Крыло беркута. Книга 2 — страница 18 из 72

— По нашему следу идет какое-то войско!

— Откуда тут может взяться войско да еще ночью?

— Не знаю, мурза, — ответил дозорный. — Похоже на войско. Все на конях и с оружием.

Ядкара вдруг охватил страх, душа в пятки ушла: возможно нападение! Более всего на свете не любил он ввязываться в бой. Посмотреть на схватку со стороны — пожалуйста, а чтоб самому лицом к лицу схватиться с врагом — нет уж! Он вскочил и, успокаивая самого себя, подумал вслух:

— Наверно, это какая-нибудь свора грабителей. Войско движется только днем.

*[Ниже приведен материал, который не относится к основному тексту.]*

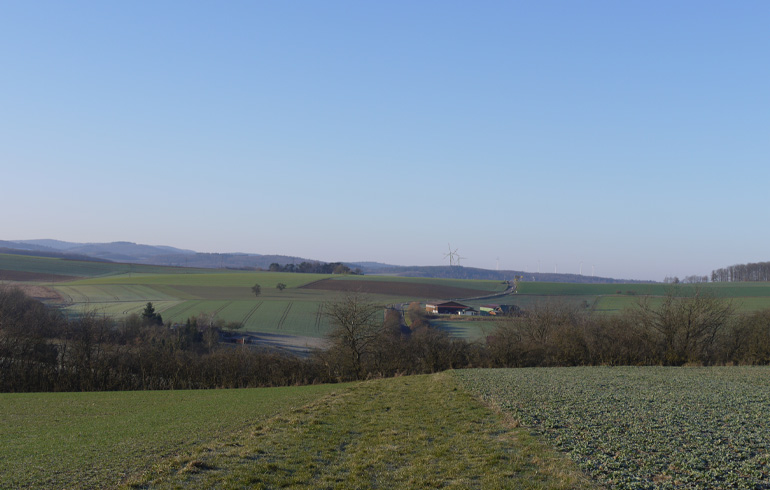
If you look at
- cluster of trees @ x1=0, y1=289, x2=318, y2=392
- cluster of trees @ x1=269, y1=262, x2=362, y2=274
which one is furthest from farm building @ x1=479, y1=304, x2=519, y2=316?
cluster of trees @ x1=269, y1=262, x2=362, y2=274

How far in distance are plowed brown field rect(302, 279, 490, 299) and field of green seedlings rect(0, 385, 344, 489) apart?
7033cm

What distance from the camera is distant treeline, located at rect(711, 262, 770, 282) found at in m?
143

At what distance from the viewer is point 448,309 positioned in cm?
8662

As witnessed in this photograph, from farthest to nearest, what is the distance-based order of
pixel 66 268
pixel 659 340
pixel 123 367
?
pixel 66 268 → pixel 659 340 → pixel 123 367

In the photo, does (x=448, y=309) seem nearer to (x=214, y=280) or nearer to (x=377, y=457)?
(x=214, y=280)

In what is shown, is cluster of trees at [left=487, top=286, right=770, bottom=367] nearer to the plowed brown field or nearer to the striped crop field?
the plowed brown field

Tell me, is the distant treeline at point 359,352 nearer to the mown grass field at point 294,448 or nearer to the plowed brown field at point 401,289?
the mown grass field at point 294,448

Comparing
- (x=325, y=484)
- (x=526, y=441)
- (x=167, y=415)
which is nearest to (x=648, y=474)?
(x=526, y=441)

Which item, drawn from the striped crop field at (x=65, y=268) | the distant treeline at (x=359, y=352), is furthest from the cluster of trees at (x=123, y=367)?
the striped crop field at (x=65, y=268)

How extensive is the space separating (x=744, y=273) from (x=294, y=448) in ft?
568

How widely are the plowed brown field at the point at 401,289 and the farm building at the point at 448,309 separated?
975 centimetres

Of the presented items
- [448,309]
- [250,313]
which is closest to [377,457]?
[250,313]

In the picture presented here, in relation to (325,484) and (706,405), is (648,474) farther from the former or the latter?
(706,405)

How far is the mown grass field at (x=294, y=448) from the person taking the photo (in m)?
10.7
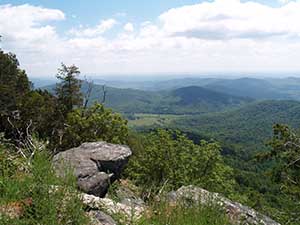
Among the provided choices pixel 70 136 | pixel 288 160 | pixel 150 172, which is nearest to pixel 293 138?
pixel 288 160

Но грабители — не грабители, а на всякий случай надо приготовиться к встрече. Коль нападут, куда денешься? Войско, по крайней мере, придерживается хоть мало-мальского порядка, можно предугадать его действия. А для бродяг, бандитов никаких законов, никакого порядка не существует. Эти даже опасней!..

Мурза тут же поднял на ноги своих охранников и воинов. Пока те отыскали своих отпущенных на выпас коней и оседлали их, пока собрали разбросанные вещи и оружие, прошло порядочно времени. Между тем преследователи приблизились, уже слышались в темноте конский топот, крики, свист.

Ядкар приказал двум своим гонцам:

— Попробуйте узнать, что за люди.

Гонцы вернулись без ясного ответа.

— Мы покричали им, кто такие, — не говорят. Сами спрашивают, кто мы такие.

— Сказали им?

— Нет. Раз они не говорят, мы тоже промолчали.

— Сообщите им, что здесь расположился могущественный мурза Ногайской орды Ядкар! Скажите — с войском. Пусть не путаются тут.

Но и это ни к чему определенному не привело. Гонцы мурзы услышали в ответ хохот и воинственные возгласы. Ядкар при таких обстоятельствах счел за лучшее быстренько сняться с места, уйти куда-нибудь, оторваться от неведомого противника.

— Уходим! — объявил он, стараясь скрыть растерянность. — Я не хочу тратить силы моих воинов на случайную схватку!

Только тронулись — загадочный враг двинулся следом. Один из воинов, выполнявший обязанности хвостовых дозорных, прискакал к Ядкару.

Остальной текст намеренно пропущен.